───── TEXTE

4.2 Spécificité
Tous les algorithmes évolutionnaires sont des
méthodes générales, c'est-à-dire qu'elles n'ont pas
besoin d'avoir, a priori, des connaissances sur le problème. Cette
faculté de généralisation n'est pas toujours avantageuse.
En effet, toute la puissance des méthodes spécifiques
réside dans le fait qu'elles utilisent des connaissances propres au
problème.
Selon certains, des mécanismes généraux
suffisamment puissant ont eux même la faculté de mener
efficacement la recherche sans disposer d'information spécifiques du
problème (contexte de boite noire). C'est notamment le
point de vue classique sur les algorithmes génétiques.
Malheureusement, de même qu'il ne peut pas exister de stratégie
avantageuse dans un jeu de hasard, il existe également des limitations
théoriques fondamentales qui ruinent les espoirs d'une méthode
aveugle dans le cas le plus général[91]. En fait, le
théorème "No Free Lunch" montre que pour les problèmes de
type boite noire, toutes les méthodes sont équivalentes et font
aussi bien, ou plutôt aussi mal, que l'énumération
aléatoire. Autrement dit, il n'existe pas de méthode surpassant
les autres sur tous les problèmes.
Selon un point de vue opposé, la puissance d'une
méthode générale est d'abord liée à son
aptitude à intégrer des connaissances spécifiques du
problème. La connaissance du problème la plus fondamentale
réside dans le codage du problème et dans le choix de la
population. L'importance du codage est cruciale. En effet, dans plusieurs
problèmes de référence (comme le problème du
voyageur de commerce) où différents codages ont été
proposés, les résultats étaient très variés.

──────────
───── EXTRAIT DE DONNÉES

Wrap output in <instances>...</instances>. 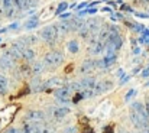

──────────

→ **CONSIGNE**:
Recopiez sans rien changer le passage du texte sur les algorithmes évolutionnaires qui commence par « Malheureusement, de même » et se poursuit jusqu'à « tous les problèmes. ».

→ **CORRIGÉ**:
Malheureusement, de même qu'il ne peut pas exister de stratégie
avantageuse dans un jeu de hasard, il existe également des limitations
théoriques fondamentales qui ruinent les espoirs d'une méthode
aveugle dans le cas le plus général[91]. En fait, le
théorème "No Free Lunch" montre que pour les problèmes de
type boite noire, toutes les méthodes sont équivalentes et font
aussi bien, ou plutôt aussi mal, que l'énumération
aléatoire. Autrement dit, il n'existe pas de méthode surpassant
les autres sur tous les problèmes.